**Work instruction 1**.
Transcribe word for word the stretch of the Canadian beer thread from "Any Belgian monk's" through "pretty small overall.".
**Work instruction 2**.
Answer these questions using the Canadian beer thread:
(a) In what year did the Moosehead brewery's history begin?
(b) Where is Grasshopper brewed?
(c) Which Quebec witbier is named as a favorite summer beer?

**Passage provided**.

============================================================

# Moosehead - my favourite Canadian beer!



## CrankIt (Dec 14, 2010)

Good read on Moosehead, with current president talking about the brewery's history that began in 1867, and how it currently competes with bigger brands in the beer market: http://share.fpinnovators.com/brewerries.html


----------



## m3s (Apr 3, 2010)

I toured the brewery before I even drank beer. Our cows loved their barley leftovers.

It's my favourite Canadian beer as well.. but I don't think Canadian beer lives up to all the hype really. At least they're still independent, but far from a craft brew


----------



## dubmac (Jan 9, 2011)

mode3sour said:


> but far from a craft brew


what are your favorite craft beers mode?
I find there is a weak selection of good craft beers in much of Canada - I'm on the west coast. 
I don't mind Tree Brewing & Red Truck Ales - but I am still looking for more variety. http://ontarioculinary.com/news/canadian-craft-beer-award-winners-announced


----------



## andrewf (Mar 1, 2010)

Mill St Brewery in Toronto makes some interesting beers.

Mass market Canadian beers are only good in comparison to American mass market beers.


----------



## Four Pillars (Apr 5, 2009)

I love Steamwhistle.


----------



## HaroldCrump (Jun 10, 2009)

For me - Creemore, Steam Whistle, and Upper Canada.


----------



## m3s (Apr 3, 2010)

dubmac said:


> what are your favorite craft beers mode?


Any Belgian monk's Trappist dubbel could probably top my list, but I don't know craft beers that well really. I just enjoy trying new ones

Québec has a lot of microbreweries along with BC but the market is still pretty small overall.



andrewf said:


> Mass market Canadian beers are only good in comparison to American mass market beers.


Agreed

And it doesn't have to be ice cold, or foamless!


----------



## andrewf (Mar 1, 2010)

Four Pillars said:


> I love Steamwhistle.


+1

One of my favourites ice cold on a patio on a hot summer day.



HaroldCrump said:


> For me - Creemore, Steam Whistle, and Upper Canada.


Upper Canada is one of the better 'value' beers.


----------



## Barwelle (Feb 23, 2011)

dubmac said:


> what are your favorite craft beers mode?
> I find there is a weak selection of good craft beers in much of Canada - I'm on the west coast.


I don't know if it counts as a craft beer, but I discovered Summer Weizen by Okanagan Spring this year. Thought it was good stuff, a wheat beer with "hints of apricot." Can't get it now that it's winter though. I'm hoping it'll be back next summer. I like trying the wheat beers after discovering (and enjoying) "weissbiers" like Franziskaner and Erdinger in Germany. 

Another wheat beer I love which is becoming common now is Grasshopper. Brewed in Alberta. Great with a slice of lemon.


----------



## m3s (Apr 3, 2010)

Aw man, just winding down for the night and suddenly have the uncontrollable craving for a _weissbier_


----------



## Barwelle (Feb 23, 2011)

You are in the right country!


----------



## financialnoob (Feb 26, 2011)

Okanagan Spring has some really good beers. I also really like Barking Squirrel from Hop City. It's a very hoppy beer like Duggan's #9 IPA and Hops and Robbers.

My fav summer beer would be Blanche de Chambly, a Quebec witbier. The citrus notes are perfect for the patio.


----------



## Sampson (Apr 3, 2009)

============================================================

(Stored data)
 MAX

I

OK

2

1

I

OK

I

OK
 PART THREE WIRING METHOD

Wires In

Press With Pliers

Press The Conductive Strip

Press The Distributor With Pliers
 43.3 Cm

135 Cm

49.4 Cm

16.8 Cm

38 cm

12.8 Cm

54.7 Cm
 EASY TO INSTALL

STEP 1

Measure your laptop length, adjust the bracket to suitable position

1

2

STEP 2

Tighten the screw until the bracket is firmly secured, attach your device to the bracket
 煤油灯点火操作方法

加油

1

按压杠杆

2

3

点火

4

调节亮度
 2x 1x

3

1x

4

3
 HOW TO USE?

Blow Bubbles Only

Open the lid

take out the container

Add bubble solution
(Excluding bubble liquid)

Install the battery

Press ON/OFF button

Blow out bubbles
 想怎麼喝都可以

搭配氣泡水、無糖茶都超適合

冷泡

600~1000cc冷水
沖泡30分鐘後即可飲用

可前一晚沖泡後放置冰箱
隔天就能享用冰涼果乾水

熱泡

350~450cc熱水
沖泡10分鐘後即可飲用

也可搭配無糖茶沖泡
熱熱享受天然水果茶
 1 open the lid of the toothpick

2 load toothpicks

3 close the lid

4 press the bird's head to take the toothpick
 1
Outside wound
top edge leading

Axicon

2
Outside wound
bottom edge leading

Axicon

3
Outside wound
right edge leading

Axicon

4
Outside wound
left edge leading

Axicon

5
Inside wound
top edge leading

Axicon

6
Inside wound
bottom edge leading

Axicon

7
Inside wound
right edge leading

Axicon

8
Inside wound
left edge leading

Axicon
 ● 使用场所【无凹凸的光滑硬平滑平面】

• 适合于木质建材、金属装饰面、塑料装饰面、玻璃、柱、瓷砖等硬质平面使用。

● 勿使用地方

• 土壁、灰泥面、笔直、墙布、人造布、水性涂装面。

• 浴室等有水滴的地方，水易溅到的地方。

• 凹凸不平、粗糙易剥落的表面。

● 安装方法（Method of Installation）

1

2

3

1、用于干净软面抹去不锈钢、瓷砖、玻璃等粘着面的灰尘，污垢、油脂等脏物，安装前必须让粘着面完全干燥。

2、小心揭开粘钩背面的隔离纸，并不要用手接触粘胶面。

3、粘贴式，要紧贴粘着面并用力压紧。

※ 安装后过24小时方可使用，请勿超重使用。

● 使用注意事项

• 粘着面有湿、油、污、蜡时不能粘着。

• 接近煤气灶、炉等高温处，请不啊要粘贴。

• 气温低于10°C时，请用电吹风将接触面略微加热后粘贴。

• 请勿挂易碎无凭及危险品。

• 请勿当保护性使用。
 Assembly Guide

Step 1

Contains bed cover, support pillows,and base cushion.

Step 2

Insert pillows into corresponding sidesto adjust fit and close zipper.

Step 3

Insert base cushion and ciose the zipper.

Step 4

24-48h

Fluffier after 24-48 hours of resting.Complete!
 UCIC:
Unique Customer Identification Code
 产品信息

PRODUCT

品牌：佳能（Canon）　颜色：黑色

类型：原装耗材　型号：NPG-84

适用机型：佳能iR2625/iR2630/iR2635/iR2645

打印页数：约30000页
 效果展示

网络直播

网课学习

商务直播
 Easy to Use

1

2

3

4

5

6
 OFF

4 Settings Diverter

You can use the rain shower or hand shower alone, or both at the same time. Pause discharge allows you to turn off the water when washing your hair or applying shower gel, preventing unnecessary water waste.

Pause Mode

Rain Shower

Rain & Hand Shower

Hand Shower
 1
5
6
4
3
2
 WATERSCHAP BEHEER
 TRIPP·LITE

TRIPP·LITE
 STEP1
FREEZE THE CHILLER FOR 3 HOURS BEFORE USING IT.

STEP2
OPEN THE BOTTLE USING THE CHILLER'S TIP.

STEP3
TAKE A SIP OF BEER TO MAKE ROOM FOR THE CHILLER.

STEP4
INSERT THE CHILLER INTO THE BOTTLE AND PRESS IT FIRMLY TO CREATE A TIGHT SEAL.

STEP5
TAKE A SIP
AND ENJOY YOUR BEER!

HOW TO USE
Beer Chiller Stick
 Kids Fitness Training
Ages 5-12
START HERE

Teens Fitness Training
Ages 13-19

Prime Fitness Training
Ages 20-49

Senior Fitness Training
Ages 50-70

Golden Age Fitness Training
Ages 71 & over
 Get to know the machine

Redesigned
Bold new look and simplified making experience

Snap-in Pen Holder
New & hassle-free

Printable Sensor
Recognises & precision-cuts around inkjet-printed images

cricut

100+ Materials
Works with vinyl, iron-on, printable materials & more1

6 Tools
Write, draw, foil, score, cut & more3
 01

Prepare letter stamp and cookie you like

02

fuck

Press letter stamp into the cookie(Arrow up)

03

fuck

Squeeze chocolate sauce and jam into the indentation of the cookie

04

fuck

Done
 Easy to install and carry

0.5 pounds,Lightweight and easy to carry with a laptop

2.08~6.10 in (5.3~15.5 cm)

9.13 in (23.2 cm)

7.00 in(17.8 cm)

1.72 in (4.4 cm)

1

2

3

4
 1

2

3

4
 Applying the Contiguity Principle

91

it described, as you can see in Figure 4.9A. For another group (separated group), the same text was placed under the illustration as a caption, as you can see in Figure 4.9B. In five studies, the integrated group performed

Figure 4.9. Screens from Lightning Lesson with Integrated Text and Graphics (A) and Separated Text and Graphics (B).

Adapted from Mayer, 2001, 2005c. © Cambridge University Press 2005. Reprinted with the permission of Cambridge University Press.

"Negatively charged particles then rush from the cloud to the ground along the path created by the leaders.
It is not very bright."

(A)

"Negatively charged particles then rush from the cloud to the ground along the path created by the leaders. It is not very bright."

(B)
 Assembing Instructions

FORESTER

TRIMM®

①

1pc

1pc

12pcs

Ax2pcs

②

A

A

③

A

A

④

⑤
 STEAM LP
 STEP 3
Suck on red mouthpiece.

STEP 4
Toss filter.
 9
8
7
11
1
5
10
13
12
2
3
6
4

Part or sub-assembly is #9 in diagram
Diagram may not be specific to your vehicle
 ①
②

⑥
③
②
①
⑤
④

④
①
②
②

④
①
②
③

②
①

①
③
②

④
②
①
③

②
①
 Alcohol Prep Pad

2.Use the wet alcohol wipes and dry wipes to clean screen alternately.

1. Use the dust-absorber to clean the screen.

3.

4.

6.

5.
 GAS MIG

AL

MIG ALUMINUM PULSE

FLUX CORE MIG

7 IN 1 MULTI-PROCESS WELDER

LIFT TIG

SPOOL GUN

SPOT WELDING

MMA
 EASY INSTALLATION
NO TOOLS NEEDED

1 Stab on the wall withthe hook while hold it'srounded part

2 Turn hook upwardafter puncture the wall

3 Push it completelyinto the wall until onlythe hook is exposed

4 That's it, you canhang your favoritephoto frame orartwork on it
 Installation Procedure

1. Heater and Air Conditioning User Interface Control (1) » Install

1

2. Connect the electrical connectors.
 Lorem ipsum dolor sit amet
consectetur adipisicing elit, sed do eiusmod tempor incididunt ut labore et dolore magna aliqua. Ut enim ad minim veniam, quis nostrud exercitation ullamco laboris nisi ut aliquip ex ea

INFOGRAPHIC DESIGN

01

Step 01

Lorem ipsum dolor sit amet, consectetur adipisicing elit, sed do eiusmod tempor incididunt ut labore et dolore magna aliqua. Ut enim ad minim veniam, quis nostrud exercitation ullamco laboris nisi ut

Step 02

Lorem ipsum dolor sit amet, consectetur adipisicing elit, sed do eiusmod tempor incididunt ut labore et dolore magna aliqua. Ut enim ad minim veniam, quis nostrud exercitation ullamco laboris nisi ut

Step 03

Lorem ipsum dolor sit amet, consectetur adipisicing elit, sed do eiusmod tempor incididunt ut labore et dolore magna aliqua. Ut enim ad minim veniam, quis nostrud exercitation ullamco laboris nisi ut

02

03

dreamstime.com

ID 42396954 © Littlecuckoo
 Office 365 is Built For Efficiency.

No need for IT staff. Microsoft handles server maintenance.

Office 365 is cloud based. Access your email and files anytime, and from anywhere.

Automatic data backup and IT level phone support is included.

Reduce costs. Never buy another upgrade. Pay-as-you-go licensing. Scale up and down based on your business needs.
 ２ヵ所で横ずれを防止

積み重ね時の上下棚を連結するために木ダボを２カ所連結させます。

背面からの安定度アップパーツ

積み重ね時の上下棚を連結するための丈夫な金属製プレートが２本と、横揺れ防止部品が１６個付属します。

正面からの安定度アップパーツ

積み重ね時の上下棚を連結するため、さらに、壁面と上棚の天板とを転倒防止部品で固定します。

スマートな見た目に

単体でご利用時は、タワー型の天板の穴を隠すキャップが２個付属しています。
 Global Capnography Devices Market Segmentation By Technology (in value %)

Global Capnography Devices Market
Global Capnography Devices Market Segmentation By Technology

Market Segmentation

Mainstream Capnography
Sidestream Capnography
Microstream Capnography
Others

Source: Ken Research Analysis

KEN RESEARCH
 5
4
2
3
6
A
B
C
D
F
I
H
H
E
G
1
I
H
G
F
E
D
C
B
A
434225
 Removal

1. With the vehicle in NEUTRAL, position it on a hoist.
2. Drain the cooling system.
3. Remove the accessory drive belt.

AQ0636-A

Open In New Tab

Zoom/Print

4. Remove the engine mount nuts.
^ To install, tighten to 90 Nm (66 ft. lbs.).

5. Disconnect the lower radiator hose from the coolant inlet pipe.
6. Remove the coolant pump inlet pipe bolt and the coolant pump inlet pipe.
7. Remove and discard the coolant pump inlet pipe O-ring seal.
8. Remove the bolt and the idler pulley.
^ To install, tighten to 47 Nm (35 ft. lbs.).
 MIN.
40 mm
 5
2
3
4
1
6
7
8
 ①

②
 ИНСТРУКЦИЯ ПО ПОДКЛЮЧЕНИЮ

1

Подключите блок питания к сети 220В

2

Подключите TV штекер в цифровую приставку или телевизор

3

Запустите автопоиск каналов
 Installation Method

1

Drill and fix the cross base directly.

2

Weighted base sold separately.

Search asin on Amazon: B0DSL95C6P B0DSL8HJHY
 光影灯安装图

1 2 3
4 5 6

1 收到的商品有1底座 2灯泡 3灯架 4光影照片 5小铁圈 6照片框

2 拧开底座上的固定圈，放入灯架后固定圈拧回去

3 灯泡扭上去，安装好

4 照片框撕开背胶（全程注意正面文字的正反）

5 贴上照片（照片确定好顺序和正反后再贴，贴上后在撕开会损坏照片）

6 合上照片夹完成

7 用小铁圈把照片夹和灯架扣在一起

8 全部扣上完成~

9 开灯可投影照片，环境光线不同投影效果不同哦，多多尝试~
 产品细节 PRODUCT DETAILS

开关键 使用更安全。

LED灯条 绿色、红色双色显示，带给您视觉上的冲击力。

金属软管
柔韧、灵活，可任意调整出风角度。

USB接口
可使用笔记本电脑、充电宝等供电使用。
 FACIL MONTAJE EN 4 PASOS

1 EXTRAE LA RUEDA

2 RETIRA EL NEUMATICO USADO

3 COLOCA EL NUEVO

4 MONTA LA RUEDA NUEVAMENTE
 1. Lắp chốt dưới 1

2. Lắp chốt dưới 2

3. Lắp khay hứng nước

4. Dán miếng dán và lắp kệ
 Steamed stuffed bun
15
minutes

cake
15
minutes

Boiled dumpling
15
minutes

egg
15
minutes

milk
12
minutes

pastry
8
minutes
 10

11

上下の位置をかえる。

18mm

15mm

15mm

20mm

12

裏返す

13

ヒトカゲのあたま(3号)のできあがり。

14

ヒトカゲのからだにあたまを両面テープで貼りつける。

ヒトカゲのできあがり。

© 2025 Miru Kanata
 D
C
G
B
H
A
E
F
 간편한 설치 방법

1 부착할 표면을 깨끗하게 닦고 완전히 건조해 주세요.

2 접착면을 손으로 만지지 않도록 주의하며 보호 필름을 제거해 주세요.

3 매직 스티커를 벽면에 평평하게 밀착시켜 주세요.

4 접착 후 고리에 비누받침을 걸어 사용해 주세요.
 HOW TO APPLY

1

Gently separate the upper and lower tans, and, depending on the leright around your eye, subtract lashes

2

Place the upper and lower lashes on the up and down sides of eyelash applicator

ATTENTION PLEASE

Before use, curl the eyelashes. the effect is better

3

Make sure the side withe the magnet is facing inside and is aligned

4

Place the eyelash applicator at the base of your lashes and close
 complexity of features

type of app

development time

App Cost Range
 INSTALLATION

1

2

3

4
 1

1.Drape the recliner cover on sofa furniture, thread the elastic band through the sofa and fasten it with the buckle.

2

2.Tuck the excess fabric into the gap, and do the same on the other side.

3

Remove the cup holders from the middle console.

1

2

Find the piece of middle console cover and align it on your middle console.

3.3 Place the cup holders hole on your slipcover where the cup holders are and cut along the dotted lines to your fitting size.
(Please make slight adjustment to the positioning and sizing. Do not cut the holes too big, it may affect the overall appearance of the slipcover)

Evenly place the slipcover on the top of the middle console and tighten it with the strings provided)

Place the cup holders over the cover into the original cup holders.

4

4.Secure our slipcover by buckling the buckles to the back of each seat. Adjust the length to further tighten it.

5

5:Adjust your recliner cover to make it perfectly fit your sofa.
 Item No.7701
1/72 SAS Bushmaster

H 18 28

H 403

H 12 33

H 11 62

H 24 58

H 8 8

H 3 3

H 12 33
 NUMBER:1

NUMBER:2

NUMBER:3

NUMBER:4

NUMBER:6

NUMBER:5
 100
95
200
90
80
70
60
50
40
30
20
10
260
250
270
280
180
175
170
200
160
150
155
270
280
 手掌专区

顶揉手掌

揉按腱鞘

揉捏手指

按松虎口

============================================================

**Response 1**.
Any Belgian monk's Trappist dubbel could probably top my list, but I don't know craft beers that well really. I just enjoy trying new ones

Québec has a lot of microbreweries along with BC but the market is still pretty small overall.

**Response 2**.
(a) 1867
(b) Alberta
(c) Blanche de Chambly